How to Run Batched Inference (Batch Size 2) with YOLOX on Hailo-8?

I’m currently working on running YOLOX-tiny on the Hailo-8 accelerator using C++, referencing the hailo-ai/Hailo-Application-Code-Examples GitHub repository.
My setup uses the imx8 CPU, and the code is based on the following example:Hailo-Application-Code-Examples/runtime/cpp/object_detection
/object_detection.cpp

I’m working on a task that requires running inference on two images simultaneously.
Currently, I’m running inference twice in a loop, one image at a time. Each inference takes around 18 milliseconds, so processing two images takes 36 milliseconds, which exceeds my target of 33 milliseconds.

To improve this, I’m considering running inference with a batch size of 2, hoping that processing both images together will reduce the overall latency.

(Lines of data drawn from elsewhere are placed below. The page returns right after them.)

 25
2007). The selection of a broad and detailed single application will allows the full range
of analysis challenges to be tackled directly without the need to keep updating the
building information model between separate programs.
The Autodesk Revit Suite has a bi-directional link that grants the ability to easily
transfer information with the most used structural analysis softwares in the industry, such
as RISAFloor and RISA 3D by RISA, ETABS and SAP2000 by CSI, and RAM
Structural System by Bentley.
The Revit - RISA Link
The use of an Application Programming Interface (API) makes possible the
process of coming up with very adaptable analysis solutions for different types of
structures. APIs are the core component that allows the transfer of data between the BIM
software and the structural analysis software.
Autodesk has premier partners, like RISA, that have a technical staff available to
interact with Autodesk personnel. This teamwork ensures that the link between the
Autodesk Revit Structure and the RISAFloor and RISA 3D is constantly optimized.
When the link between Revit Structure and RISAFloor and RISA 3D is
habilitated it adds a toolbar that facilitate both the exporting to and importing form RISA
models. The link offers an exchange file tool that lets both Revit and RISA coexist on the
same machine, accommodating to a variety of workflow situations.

However, the object_detection.cpp example only shows how to process a single image.
Could anyone guide me on how to modify the code to process two images at once, i.e., how to perform batched inference with a batch size of 2?

Hey @pal-uchi,

We’re planning to add this feature to the example you’re following. For now, here are the steps to implement batching with two images:

  1. Update your input tensor from [1, C, H, W] to [2, C, H, W] to include the batch dimension.

  2. Load and preprocess two images - resize, normalize, and convert both to the appropriate format expected by your model (typically CHW).

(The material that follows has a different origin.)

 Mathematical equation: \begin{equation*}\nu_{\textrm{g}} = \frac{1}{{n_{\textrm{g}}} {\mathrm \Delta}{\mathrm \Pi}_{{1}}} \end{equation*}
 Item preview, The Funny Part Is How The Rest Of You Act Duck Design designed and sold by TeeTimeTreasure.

  3. Create a single batch buffer by concatenating the two processed images, then copy this data into your reshaped input tensor.

  4. Submit for async inference and make sure your post-processing can handle the outputs for each image in the batch.

Let us know if you need any clarification on implementing these steps!

Thanks for the response, @omria san.

I have one question regarding STPE1.

  1. Update your input tensor from [1, C, H, W] to [2, C, H, W] to include the batch dimension.

What should I change to change the tensor size? C program at runtime or DFC settings for HEF generation?